I'm struggling to generalize a Machine Learning Model I made from scratch for OCR on press print books

I started this as a class project but i wanted to complete it as a fully working proof of concept. The goal is to have an OCR tool targeted at press printed text from the early 19th century, and make it more accurate than what you can find packaged for Pytessaract or built into scanners and such.

I’m using PyTorch.
I’m sure my architecture is pretty naive. But i’ve proven it can overfit so textbook says I should shrink my model to improve generalization (I’ve tried just increasing dropout but that’s not viable).

My overfitting model definition is:

def __init__(self, num_classes, hidden_size=235):
    super(OCRModel, self).__init__()
    self.conv1 = nn.Conv2d(1, 16, kernel_size=3, padding=1)
    self.pool1 = nn.MaxPool2d(kernel_size=2)
    self.conv2 = nn.Conv2d(16, 32, kernel_size=3, padding=1)
    # self.norm2 = nn.LayerNorm([32, 250, 185])

• _RECORDS SUPPLIED_
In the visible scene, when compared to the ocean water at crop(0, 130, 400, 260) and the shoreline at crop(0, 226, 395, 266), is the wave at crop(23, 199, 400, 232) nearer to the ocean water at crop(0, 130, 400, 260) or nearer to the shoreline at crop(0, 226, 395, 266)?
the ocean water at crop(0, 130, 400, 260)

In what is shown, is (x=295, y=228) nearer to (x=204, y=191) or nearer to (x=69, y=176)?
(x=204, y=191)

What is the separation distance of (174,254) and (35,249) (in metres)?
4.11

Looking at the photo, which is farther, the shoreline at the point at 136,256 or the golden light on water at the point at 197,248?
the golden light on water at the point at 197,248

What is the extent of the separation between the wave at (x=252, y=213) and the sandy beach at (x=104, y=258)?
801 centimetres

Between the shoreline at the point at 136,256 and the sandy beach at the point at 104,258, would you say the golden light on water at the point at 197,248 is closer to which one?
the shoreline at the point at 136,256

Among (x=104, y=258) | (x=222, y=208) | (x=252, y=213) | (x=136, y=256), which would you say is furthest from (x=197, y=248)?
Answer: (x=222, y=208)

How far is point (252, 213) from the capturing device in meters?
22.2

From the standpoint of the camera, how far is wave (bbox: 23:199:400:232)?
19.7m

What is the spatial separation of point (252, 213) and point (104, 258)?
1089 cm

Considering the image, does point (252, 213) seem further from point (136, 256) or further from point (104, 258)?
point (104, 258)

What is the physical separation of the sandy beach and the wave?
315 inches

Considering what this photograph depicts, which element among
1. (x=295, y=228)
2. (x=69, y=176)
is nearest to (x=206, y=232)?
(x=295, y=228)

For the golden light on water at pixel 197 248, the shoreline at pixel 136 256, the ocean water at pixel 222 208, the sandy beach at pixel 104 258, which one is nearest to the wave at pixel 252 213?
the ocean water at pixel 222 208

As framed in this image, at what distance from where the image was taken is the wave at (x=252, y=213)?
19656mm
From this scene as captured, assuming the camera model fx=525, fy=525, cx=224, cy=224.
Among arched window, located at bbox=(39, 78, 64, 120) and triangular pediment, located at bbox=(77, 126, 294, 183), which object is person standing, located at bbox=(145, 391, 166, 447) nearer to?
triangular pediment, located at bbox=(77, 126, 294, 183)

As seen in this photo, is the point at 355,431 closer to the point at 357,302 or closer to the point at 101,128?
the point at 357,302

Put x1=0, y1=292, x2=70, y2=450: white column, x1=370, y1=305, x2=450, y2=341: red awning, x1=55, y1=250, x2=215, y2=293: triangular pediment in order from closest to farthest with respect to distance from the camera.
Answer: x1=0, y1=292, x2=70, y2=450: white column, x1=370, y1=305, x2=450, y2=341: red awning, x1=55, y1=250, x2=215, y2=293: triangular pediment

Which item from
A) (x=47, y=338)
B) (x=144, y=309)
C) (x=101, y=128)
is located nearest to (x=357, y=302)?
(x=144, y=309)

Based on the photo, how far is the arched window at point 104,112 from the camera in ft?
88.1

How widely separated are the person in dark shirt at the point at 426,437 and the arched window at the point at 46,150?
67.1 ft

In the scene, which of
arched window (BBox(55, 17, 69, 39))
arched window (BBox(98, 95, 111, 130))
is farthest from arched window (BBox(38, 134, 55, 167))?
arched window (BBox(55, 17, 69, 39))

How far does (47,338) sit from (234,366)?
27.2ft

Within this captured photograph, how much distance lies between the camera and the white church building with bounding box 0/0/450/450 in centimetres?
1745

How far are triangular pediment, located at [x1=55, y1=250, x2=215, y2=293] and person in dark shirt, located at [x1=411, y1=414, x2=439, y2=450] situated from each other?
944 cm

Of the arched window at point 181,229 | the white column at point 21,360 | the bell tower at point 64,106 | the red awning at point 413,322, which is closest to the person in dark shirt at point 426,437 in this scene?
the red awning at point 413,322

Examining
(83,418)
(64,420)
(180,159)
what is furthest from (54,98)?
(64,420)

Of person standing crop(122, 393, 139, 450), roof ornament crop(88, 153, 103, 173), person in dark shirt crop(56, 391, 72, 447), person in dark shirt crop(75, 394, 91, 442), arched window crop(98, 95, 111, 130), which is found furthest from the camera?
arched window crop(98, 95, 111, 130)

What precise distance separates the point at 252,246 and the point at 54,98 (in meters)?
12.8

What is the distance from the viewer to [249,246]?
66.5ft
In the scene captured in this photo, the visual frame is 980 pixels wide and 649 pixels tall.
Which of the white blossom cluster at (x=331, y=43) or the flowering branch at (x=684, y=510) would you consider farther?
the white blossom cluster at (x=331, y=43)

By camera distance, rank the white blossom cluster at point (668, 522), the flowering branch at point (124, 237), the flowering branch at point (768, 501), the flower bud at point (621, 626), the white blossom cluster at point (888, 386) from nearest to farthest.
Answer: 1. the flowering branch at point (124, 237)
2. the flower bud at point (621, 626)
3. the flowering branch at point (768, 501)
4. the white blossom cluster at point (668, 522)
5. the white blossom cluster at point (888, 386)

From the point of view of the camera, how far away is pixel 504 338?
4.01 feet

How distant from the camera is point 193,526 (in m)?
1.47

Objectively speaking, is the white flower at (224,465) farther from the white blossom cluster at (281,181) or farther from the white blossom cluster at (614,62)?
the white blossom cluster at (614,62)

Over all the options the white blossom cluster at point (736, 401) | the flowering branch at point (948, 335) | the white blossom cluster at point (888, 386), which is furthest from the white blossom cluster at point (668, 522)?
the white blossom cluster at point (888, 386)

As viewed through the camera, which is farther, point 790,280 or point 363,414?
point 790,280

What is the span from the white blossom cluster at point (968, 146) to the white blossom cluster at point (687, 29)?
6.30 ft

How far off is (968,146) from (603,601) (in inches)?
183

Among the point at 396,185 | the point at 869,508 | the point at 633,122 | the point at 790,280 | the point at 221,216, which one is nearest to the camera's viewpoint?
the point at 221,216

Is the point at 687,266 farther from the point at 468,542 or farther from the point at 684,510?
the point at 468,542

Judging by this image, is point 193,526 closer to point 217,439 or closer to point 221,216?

• _WRITTEN INSTRUCTION_
In the forum post about the OCR model, what period of press-printed text is the tool aimed at?

• _OUTPUT FOR THIS EXERCISE_
The early 19th century.